Economic services are to be priced to varying degrees, which essentially means increasing user charges regardless of the merits and positive externalities of the services in question. Even social services do not escape the net: the Report argues that ''while humand development is a necessary concern of the welfare state. It may be necessary to reassess policies in this area at the micro level to temper this concern with the equally legitimate concern of burgeoning public expenditures.'' (page 22).

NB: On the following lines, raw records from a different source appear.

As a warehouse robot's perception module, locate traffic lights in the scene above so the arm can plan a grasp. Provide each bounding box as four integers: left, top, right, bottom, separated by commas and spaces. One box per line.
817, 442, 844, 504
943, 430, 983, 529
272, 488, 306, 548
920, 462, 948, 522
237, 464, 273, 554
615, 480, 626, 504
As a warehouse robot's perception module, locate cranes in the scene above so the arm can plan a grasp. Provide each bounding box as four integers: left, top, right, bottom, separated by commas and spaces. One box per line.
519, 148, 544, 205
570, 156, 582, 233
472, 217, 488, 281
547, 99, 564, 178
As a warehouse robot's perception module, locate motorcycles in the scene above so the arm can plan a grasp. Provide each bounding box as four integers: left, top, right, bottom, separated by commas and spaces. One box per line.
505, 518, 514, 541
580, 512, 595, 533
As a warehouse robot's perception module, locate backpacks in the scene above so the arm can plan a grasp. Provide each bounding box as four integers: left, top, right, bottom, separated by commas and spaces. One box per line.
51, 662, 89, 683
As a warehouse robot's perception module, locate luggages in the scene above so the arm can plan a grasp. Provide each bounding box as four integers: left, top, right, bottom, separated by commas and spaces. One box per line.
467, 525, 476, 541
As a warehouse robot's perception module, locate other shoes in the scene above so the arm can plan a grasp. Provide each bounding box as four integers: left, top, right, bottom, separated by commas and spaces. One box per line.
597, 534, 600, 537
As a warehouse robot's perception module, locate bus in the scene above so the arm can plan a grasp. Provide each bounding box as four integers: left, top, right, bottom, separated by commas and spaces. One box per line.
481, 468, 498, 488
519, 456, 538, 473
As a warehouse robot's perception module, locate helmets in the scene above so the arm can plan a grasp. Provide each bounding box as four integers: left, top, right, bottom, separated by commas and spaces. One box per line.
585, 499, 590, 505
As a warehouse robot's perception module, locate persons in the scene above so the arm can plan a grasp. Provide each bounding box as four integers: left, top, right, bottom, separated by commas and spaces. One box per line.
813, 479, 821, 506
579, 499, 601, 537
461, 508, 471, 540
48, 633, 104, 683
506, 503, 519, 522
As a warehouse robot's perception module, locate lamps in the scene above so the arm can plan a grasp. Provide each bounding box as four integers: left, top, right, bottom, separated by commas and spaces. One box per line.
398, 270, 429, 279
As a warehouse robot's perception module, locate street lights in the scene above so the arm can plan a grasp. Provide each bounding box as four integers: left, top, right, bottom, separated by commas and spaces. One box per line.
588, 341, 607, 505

The irony is that in fact public expenditures have not been burgeoning - as a share of GDP, non-interest public expendiutre has actually been falling in recent years, and this is part of the economic problem of the country. This falling share of public expenditure has been associated with much less infrastructure development, poor and declining public services, and a collapse of employment generation. So the economic agenda should really be to think of ways of increasing public expenditure, not cutting it further.

The focus on reducing expenditure only comes about because of the failure to raise tax revenues. And this has been an integral part of the fiscal strategy associated with neo-liberal reform. The cuts in indirect and direct tax rates have been associated with falling central tax to GDP ratios, but the current Finance Ministry does not appear to see reversing this trend as a priority. Instead, it has already simply given away around Rs. 6,000 crores to stockbrokers as lost taxes, first by replacing the capital gains tax with a turnover tax, and then by reducing that proposed tax to a fraction of the original demand because of protests on Dalal Street.

All fiscal measures have very strong implications for income distribution. And they reflect very clearly the intentions of the government and which sections of the people and the economy the government serves. If this Paper is an accurate reflection of the curent thinking of the government in the matter of subsidies, then it is bad news not only for the poor and needy who require such subsidies for survival, but also for development of the economy in general.